In fact, many high school coaches insist their players can be healthy even when their BMIs classify them as overweight or obese. Over at top-ranked Long Beach Polytechnic High School in Long Beach, Calif., Coach Raul Lara says that his linemen "usually are already big guys. We try to train them to be quick and agile." Take his star player Tyller Robinson who at 6'4" and 305 lbs. has a BMI of 37. That puts the high school senior in the high end of the obesity range—but Lara doesn't see a problem. "He's the most athletic offensive lineman we've had in a very long time—which tells you that the kid is not fat, he's just a big kid," Lara says. "In fact, we think that he should put on more weight."

Experts like Dr. Peterson dismiss that attitude: "Putting on weight is seen as a positive," he says, "when really it's [just] fat." And with that degree of fat comes health risks ranging from sleep apnea to high cholesterol to early-onset diabetes. John "Big Boo" Eatman was already obese as a 5'5" lineman at Dorsey High School in L.A., where he tipped the scales at 300 lbs. as a senior. But in the three years since graduation, he has packed on another 75 lbs. and suffers from chronic asthma so severe that his mother wanted him to undergo gastric-bypass surgery to slim down.

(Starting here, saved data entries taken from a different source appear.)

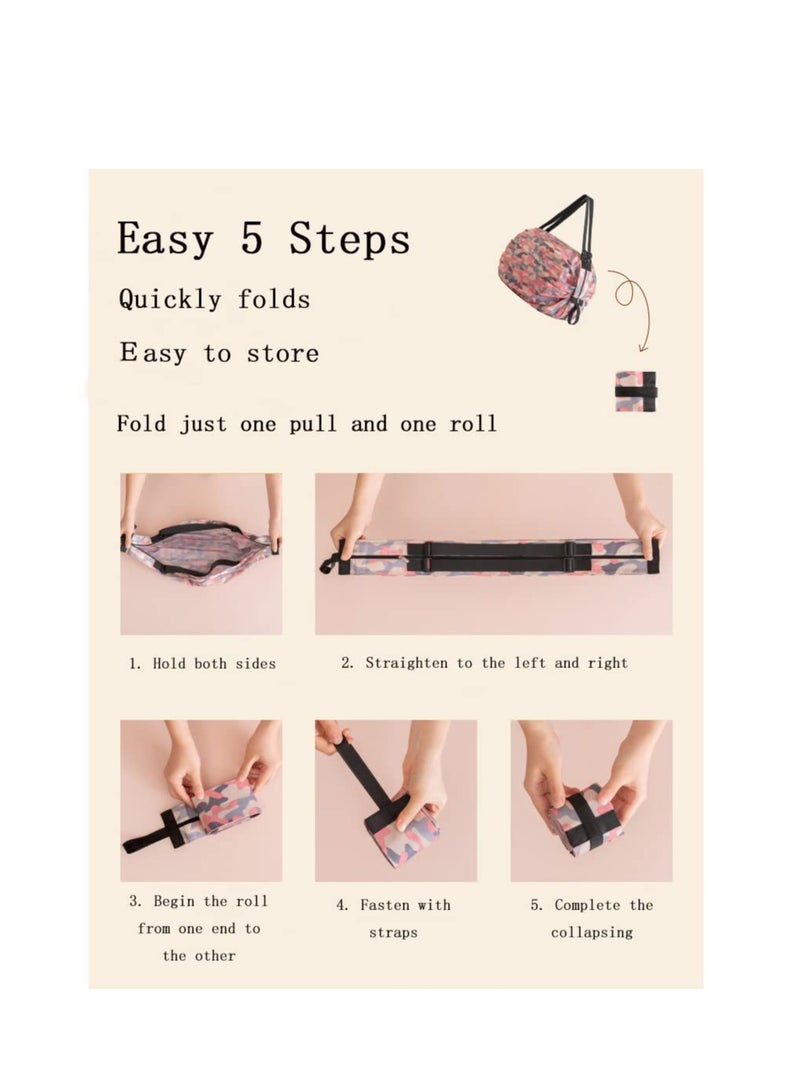 Easy 5 Steps

Quickly folds

Easy to store

Fold just one pull and one roll

1. Hold both sides

2. Straighten to the left and right

3. Begin the roll from one end to the other

4. Fasten with straps

5. Complete the collapsing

Trouble is, his doctor thinks the 21-year-old is too unfit for any surgery. "To have Boo sit next to me and hear him breathing like that—it's really scary," says Eatman's mother, Terri Gaines, 43, a homemaker. Explains Dr. Kelly Laurson, the head researcher for the JAMA study on high school linemen: "At the levels of BMI we're talking about, there's an important impact on quality of life."

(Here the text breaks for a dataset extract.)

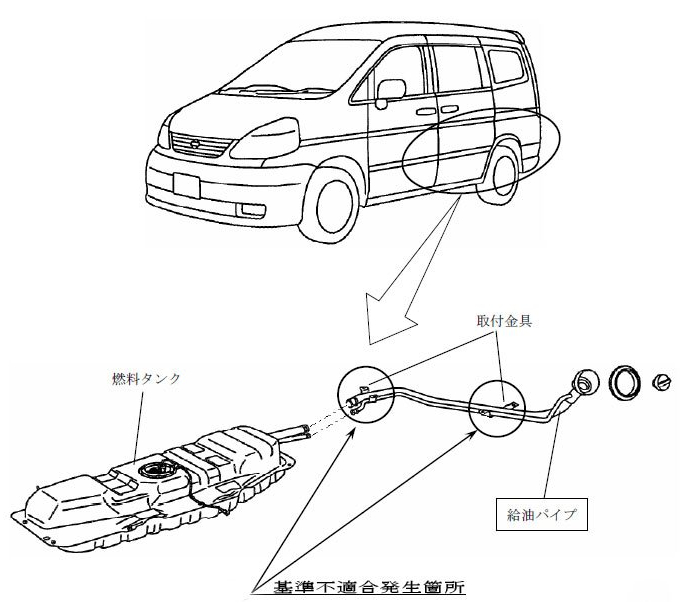 取付金具

燃料タンク

給油パイプ

基準不適合発生箇所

Amado knows that firsthand. In a desperate attempt to try and regain his health, he is, ironically, back to playing football. "The sport keeps me big," he admits, "but it also keeps me in the gym"—something he found difficult to do without game day as incentive. "I thought I would just lose the weight, but it wasn't that easy," says Amado, who's a senior at Becker College. "I tried to work out, but cutting my food was difficult."

So difficult in fact that Amado is seriously thinking about enrolling in Army boot camp, viewing it as his last best chance to shed the pounds. "If I lose the weight, I'll be a new person," says Amado, who dreams of getting down to 200 lbs. "I could start over."